Jennifer Blackburn parked her white Land Rover near Section Eight of Gate of Heaven Cemetery in Silver Spring and turned to the back seat to wake her two young sons from a nap.

"Come on, guys," she said. "We're going to see Daddy."

The three walked through a sprawling green to the grave site of Jason Hadeed. Four-year-old Nikolas and 3-year-old Alex pulled off the petals of some daisies and tulips that they had brought and sprinkled them onto the bronze plaque covering the marble headstone.

"Beloved father, son and brother," the plaque reads.

Today in a Montgomery County courtroom, Michael Adams will be sentenced for Hadeed's murder. Following a two-week trial in November, a jury took a little more than three hours to find Adams guilty of first-degree murder, which carries the possible sentence of life in prison without parole.

Hadeed, 33, had a shaved head, sinewy muscles and a growing reputation as one of the top trainers of young athletes in the area. Adams, 45, was a failed golf pro with a gambling addiction. Their relationship began when Blackburn introduced them eight years ago. They shared a love of sports and occasional rounds of golf together. The relationship ended with Hadeed curled in the fetal position on a street outside Adams's apartment, in Rockville's King Farm community, shot three times in the back.

"I had to bury my fiance of six years and send my best friend to prison for the rest of his life," Blackburn said. "Nothing good came of this."

'He Had the "It" Factor'

A few months before he graduated from Damascus High School in 1992, Jason Hadeed went to an athletic training facility in Germantown owned by John Philbin. Hadeed asked Philbin, who had just finished a five-year run as coach of the U.S. Olympic bobsled team, if he needed an intern. Philbin agreed.

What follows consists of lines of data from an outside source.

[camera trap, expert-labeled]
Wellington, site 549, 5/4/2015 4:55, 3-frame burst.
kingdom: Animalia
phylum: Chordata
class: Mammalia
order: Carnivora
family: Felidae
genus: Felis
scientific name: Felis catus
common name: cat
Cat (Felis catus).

"You could just tell he had the 'it' factor, a passion," Philbin, who served as the Washington Redskins' strength and speed coach from 1992 to 2000, said in an interview. "He was willing to do whatever it took to be the best. He went to seminars. He read everything he could get his hands on. He dove into every piece of literature. He wanted to know everything about it from A to Z. And then he asked questions.

"I was more proud of him than any other student I've ever worked with."

Hadeed earned his bachelor's degree in kinesiology from Towson in 1998. Two years later, he got his teaching certificate in physical education and co-founded Elite Athlete Training Systems. Though he worked with both male and female athletes at all levels, Hadeed found his niche working with high school football players.

Hadeed would train athletes either at Philbin's new facility in Gaithersburg, at area health clubs, at private homes or at athletic fields throughout the Washington area. He had made connections with entire teams, like the football team at Sherwood High School in Sandy Spring, whose coach, Al Thomas, had been Hadeed's coach at Damascus.